If I Could Pack Home



So, let me tell you if I can pack up home in a bag I would take my dad’s keys because they always indicate his presence, my mom’s glasses and perfume, and my blue fuzzy blanket.

If I could pack up home, I would take the smell of the street leading to the sea in Alexandria, and I would take my grandma’s magazine collection.

I would take those blue cheap shoes that I wore when I was a baby, yet my grandma kept them hung on her bedroom’s wall and treated them like the most precious antique she owns. I would take my grandpa’s portrait and his old worn-out pipe, I would put it next to my dad’s "ايش فهمك انت" after a tedious discussion over something trivial.

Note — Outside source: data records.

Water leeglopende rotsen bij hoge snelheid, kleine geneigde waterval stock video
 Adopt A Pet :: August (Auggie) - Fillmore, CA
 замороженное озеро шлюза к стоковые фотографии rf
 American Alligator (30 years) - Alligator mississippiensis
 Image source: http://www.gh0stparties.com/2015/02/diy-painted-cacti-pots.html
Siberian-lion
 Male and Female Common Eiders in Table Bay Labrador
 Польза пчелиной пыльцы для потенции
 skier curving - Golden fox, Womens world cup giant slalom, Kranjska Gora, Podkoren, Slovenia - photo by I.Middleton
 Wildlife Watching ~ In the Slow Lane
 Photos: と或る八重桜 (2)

I would take all those pieces of white paint that fell of my bedroom’s walls and piece them together in my new room to give it a little taste of home as if introducing those walls to each other, as if they could befriend each other. As if those pieces will tell my current bedroom’s walls my stories from back home, and they would forgive me for all the nights I cried out of home sickness and made them feel insufficient.

I would pack up the sound of silence not the one of emptiness, no, that silence I heard back at home after my relative’s children evacuate my living room and the awkward one after my oldest cousin cracked a dirty joke. I would pack my mom’s “why are you up?” when I sneak out of my room to watch the sunrise while they are all sound asleep.

I would take Friday’s late night’s outings and أذاعة القرءان الكريم من القاهرة on early Friday mornings and the 90’s music that my dad played during lunch.

I would take all those resturants I belated giving a try.

I would take all those crowded streets I avoided crossing for years and I would hang them in that new house’s corridors.

Lastly, I will unpack the bag and place everything right where it is meant to be, including me.